Introducción
La noche rural tiene sus diplomados en engaño. La Cegua es maestra emérita: llega bonita, se sienta cerca y espera que la vanidad haga el resto. No necesita hacer nada: el ego trabaja solo.
Historia
Se aparece en caminos solitarios a hombres creídos, jinetes de ego alto y oído corto. Habla suave, sonríe mejor, y cuando el deseo ya va sin freno, se transforma.
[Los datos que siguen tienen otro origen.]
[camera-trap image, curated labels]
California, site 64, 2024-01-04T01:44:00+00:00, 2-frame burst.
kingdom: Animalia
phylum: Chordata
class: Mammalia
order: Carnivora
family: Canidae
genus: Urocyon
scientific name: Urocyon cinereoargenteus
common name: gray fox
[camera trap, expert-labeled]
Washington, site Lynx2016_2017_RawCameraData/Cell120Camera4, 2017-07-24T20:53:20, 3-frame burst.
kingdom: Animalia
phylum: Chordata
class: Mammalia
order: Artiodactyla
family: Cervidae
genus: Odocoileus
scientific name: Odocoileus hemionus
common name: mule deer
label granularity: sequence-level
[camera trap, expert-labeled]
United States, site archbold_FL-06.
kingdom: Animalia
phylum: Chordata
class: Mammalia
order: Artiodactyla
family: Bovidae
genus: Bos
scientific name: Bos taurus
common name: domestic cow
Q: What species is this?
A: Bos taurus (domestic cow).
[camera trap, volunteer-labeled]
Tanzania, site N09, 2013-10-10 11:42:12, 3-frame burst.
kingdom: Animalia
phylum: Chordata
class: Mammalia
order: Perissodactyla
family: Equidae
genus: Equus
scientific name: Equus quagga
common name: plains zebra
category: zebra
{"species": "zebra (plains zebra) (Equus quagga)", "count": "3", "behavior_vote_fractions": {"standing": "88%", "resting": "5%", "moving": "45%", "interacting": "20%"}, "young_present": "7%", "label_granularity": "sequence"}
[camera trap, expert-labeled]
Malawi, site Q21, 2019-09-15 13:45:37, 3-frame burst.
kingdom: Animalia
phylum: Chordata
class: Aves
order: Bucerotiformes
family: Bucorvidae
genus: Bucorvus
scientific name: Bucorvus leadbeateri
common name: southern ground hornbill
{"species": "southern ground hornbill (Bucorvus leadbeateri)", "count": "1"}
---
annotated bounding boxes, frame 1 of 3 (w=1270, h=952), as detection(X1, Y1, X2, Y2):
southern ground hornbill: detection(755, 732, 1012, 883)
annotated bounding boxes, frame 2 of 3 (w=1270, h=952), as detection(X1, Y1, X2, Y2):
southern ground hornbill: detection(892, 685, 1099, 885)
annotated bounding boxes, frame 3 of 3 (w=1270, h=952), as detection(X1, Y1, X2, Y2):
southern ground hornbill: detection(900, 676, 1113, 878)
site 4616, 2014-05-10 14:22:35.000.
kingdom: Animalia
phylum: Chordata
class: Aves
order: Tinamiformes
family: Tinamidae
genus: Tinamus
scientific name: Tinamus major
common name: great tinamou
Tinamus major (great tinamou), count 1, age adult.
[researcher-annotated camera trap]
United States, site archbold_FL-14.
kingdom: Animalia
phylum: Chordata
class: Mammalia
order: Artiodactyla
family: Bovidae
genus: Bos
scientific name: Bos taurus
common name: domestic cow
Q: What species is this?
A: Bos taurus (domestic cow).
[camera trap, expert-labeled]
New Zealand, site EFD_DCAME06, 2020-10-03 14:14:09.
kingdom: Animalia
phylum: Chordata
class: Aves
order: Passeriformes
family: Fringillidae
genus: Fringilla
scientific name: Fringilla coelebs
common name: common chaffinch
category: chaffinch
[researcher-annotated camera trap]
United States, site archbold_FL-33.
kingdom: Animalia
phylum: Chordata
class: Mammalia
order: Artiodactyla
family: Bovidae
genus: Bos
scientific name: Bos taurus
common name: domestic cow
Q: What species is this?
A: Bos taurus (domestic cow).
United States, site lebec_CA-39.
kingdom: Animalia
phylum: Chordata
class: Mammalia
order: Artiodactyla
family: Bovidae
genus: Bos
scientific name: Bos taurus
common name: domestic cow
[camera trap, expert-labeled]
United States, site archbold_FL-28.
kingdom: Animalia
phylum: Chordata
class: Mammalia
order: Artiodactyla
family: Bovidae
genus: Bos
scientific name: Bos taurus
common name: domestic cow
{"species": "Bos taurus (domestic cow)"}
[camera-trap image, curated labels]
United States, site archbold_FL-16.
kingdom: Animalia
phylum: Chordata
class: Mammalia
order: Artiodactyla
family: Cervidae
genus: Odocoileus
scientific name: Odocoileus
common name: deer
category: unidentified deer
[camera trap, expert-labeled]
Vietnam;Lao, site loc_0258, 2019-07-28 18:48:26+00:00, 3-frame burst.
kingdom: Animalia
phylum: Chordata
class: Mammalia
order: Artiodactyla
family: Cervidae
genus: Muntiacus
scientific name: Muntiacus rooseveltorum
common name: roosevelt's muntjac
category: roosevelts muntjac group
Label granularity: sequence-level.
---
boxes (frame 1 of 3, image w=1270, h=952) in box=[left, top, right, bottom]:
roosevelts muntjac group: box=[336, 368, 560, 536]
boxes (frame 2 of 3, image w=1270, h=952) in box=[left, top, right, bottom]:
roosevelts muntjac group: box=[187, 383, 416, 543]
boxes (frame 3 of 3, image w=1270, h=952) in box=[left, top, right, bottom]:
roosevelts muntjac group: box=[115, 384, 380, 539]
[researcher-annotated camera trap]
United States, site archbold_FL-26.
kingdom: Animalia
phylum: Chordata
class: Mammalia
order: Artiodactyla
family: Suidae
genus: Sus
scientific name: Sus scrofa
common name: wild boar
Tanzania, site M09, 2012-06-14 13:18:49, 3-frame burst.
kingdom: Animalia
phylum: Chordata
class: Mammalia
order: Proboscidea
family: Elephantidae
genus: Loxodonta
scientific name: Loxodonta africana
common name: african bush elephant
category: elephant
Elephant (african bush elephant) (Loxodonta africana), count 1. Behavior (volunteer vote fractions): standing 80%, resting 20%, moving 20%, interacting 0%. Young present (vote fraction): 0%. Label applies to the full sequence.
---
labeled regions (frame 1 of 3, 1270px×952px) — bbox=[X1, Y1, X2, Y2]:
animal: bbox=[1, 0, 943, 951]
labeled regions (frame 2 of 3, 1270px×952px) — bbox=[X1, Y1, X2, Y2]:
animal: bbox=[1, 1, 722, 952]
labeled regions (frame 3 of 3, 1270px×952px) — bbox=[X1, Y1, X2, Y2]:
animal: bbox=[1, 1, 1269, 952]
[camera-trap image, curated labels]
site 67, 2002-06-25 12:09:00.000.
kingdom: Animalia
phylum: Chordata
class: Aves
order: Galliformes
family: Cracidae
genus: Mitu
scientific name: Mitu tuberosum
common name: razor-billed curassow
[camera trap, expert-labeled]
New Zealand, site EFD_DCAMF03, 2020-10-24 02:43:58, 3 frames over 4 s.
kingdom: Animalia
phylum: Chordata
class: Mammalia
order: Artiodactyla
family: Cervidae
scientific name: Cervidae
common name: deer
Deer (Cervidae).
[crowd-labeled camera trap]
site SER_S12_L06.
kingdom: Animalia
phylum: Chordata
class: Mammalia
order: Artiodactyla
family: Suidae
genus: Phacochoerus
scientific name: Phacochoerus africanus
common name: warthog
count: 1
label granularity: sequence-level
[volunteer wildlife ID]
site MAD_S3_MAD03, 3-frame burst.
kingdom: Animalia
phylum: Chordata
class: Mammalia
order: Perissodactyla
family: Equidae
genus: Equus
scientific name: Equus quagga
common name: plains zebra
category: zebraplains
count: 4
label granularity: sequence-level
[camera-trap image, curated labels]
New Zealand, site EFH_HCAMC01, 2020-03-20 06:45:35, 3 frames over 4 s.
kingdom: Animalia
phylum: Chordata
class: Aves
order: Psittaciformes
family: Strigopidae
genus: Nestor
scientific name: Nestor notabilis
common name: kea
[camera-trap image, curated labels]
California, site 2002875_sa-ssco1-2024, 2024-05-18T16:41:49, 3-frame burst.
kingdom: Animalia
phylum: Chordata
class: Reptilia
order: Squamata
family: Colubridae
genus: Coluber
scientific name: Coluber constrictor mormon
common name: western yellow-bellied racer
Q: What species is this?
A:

El rostro se vuelve monstruo: dientes de caballo viejo, ojos que no parpadean, piel de espanto con perfume todavía puesto. No mata siempre, pero deja algo peor: vergüenza y temblor para el resto de la vida.
Desde entonces, más de uno aprendió a tratar con respeto lo que antes miraba como trofeo.
Interpretación
La Cegua castiga la arrogancia y la depredación disfrazada de galantería. Es un espejo feroz: devuelve a cada quien la cara moral que traía escondida. No es monstruo por naturaleza; es espejo por necesidad.
Eco en la música
En la obra de Guáncher, La Cegua suena con ritmo de trote y un quiebre brusco, como canción que empieza seduciendo y termina dejando al oyente sin excusas. La melodía también miente un poco, y en ese giro está la lección.